--- Material provided ---

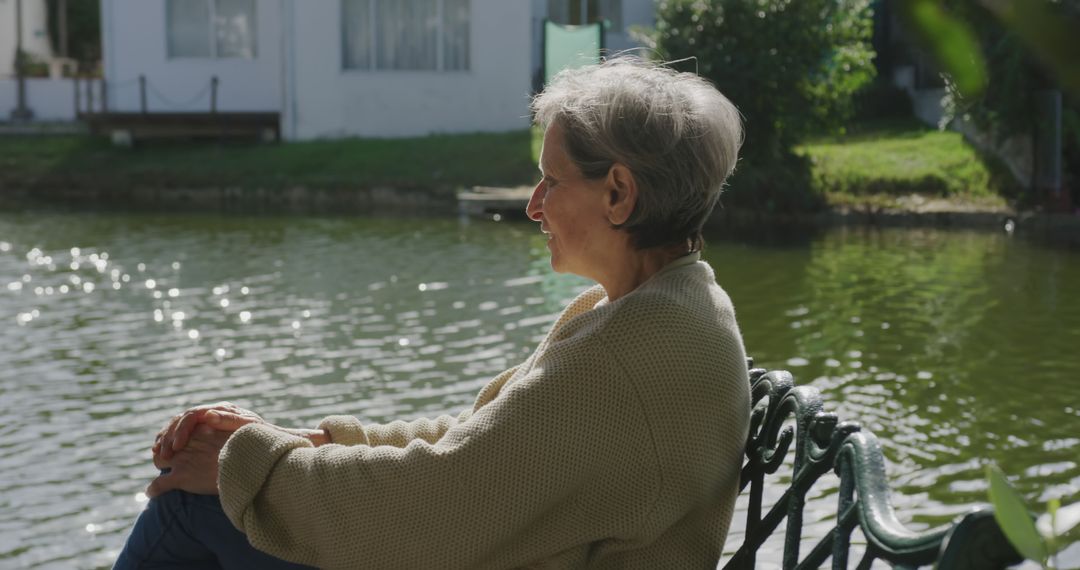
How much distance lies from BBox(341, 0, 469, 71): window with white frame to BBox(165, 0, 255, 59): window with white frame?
6.49 ft

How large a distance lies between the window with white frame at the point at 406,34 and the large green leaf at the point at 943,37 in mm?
26552

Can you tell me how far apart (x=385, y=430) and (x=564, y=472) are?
33.4 inches

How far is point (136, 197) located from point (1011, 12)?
22.5 metres

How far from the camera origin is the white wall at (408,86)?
25.8 m

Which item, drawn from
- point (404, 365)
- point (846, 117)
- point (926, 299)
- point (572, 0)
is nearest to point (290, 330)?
point (404, 365)

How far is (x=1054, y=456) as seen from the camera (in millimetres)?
6230

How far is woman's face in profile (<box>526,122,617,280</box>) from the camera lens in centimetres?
232

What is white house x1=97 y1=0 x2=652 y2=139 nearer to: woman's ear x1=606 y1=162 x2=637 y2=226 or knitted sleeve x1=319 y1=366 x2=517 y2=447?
knitted sleeve x1=319 y1=366 x2=517 y2=447

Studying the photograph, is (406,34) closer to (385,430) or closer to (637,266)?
(385,430)

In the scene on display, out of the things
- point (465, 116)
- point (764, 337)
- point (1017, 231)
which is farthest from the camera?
point (465, 116)

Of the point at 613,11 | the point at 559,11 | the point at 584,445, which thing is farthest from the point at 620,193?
the point at 613,11

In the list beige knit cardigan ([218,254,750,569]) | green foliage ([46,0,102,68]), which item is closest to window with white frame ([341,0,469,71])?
green foliage ([46,0,102,68])

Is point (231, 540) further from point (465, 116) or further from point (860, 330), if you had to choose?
point (465, 116)

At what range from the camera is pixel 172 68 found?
26.5m
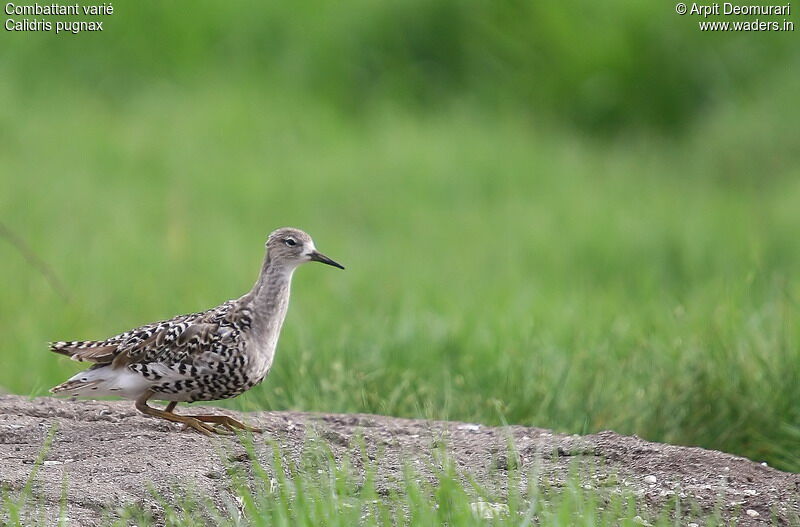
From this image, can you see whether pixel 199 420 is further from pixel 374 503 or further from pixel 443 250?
pixel 443 250

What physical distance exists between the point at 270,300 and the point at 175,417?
65 cm

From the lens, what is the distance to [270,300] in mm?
5586

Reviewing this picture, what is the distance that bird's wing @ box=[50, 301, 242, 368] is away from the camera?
17.6 ft

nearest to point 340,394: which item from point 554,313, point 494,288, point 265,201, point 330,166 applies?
point 554,313

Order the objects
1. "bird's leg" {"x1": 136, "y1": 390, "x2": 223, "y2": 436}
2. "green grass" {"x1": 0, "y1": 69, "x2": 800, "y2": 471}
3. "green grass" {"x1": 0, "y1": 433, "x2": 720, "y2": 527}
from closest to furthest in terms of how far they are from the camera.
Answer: "green grass" {"x1": 0, "y1": 433, "x2": 720, "y2": 527} < "bird's leg" {"x1": 136, "y1": 390, "x2": 223, "y2": 436} < "green grass" {"x1": 0, "y1": 69, "x2": 800, "y2": 471}

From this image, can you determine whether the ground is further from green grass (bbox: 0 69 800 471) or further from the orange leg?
green grass (bbox: 0 69 800 471)

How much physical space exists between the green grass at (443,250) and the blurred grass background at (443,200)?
0.09 feet

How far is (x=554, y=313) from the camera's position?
27.8 ft

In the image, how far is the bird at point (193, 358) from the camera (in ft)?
17.3

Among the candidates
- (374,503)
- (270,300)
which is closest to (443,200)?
(270,300)

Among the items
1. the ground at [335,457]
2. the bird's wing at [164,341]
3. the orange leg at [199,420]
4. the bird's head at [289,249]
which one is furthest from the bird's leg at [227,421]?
the bird's head at [289,249]

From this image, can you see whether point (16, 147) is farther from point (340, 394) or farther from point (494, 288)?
point (340, 394)

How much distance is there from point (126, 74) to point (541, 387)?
25.9ft

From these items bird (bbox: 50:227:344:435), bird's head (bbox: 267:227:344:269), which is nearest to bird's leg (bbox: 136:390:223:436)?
bird (bbox: 50:227:344:435)
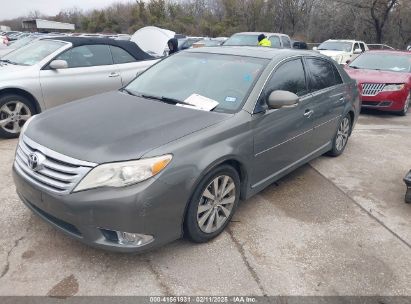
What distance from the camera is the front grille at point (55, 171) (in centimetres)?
253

---

▶ [Direction]:
Reproduce the material word for word, starting at the line that contains "What distance from" and continuing to the end of the material, with that first line included.

▶ [Response to the task]:
What distance from the camera is the front grille at point (55, 171) (in centimetres)?
253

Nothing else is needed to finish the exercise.